**INPUT FOR THIS TASK**
---+---

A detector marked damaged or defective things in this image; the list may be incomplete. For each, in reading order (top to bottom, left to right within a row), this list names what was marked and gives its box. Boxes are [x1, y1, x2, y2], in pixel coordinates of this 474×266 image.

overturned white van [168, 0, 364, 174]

---+---

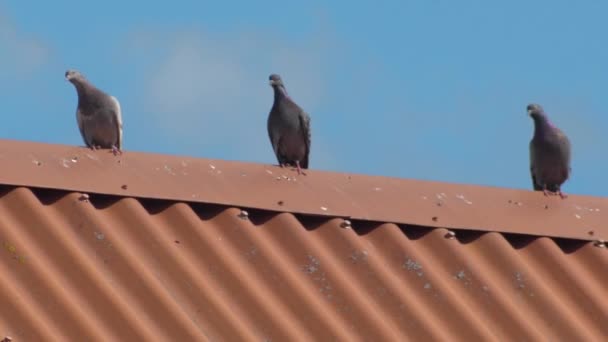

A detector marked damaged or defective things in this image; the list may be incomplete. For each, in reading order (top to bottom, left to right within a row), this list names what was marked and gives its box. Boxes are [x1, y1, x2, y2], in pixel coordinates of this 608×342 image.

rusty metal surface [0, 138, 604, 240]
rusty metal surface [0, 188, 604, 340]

---+---

**TASK**
Reproduce the lines from the one containing "this 474×266 image." to the one containing "overturned white van [168, 0, 364, 174]", substituting "scanner" for "detector" and keeping everything else unchanged.

**FINAL RESULT**
A scanner marked damaged or defective things in this image; the list may be incomplete. For each, in reading order (top to bottom, left to right within a row), this list names what was marked and gives its box. Boxes are [x1, y1, x2, y2], in pixel coordinates of this 474×266 image.

overturned white van [168, 0, 364, 174]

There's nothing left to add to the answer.